Saturday, April 01, 2017

Divesting from Public Education Privatizers Resolution at Cal. Federation of Teachers Convention

The California Federation of Teachers will vote this weekend on a resolution to avoid investing in and to divest from companies advocating for and profiting from the privatization of public education.

Taxpayer dollars are diverted from traditional public schools to for-profit charter schools that are usually not held to the same standards of accountability as regular public schools, and diverted to curriculum and software chosen not for its educational value but because a company made donations to elected officials to give them contracts and craft "standards" that create a need for their products.

This movement has so savaged public education that as few as half as many college students are signing up for teacher prep programs and teachers burning out and quitting before retirement are at record highs too.

The debate in the CFT is not whether these companies are harming public education but how best to deal with them: through shareholder activism to change their behavior or simply dumping their stock. Some have argued that simply selling and avoiding their stock won't impact their behavior.

However, for at last the last few decades, the mantra in the corporate world has been "increasing shareholder value." If big institutional investors dump your stock, your stock value might take a hit.

More importantly, another divestment movement scared those in power enough that a presidential candidate condemned it and legislators are trying to figure out how to stop it--the Boycott, Divest, and Sanction movement against Israel.
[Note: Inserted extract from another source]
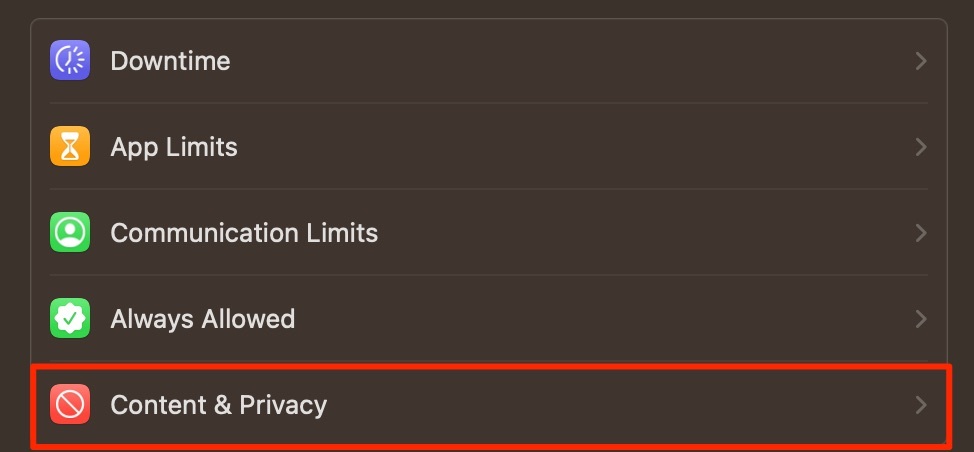 Mac の [コンテンツとプライバシー] タブのスクリーンショット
Whether you agree with the goal or not, the movement got the attention of those in power.

If divestment didn't work, Hillary Clinton would not have made attacking it an issue in the election.

At least one privatizer stock is struggling right now, Pearson, who pushes for and profits from the repetitive high-stakes testing and common core.

News of institutional investors planning to sell off might drive their stock even lower, and resistance from the people most familiar with their product might make their board of directors wonder if the take over of public education is worth the hit to their stock price.

If you are in a faculty union in another state, get your union to divest your retirement funds from public education privatizers too.  Educators owning these stocks is like chickens owning stock in KFC.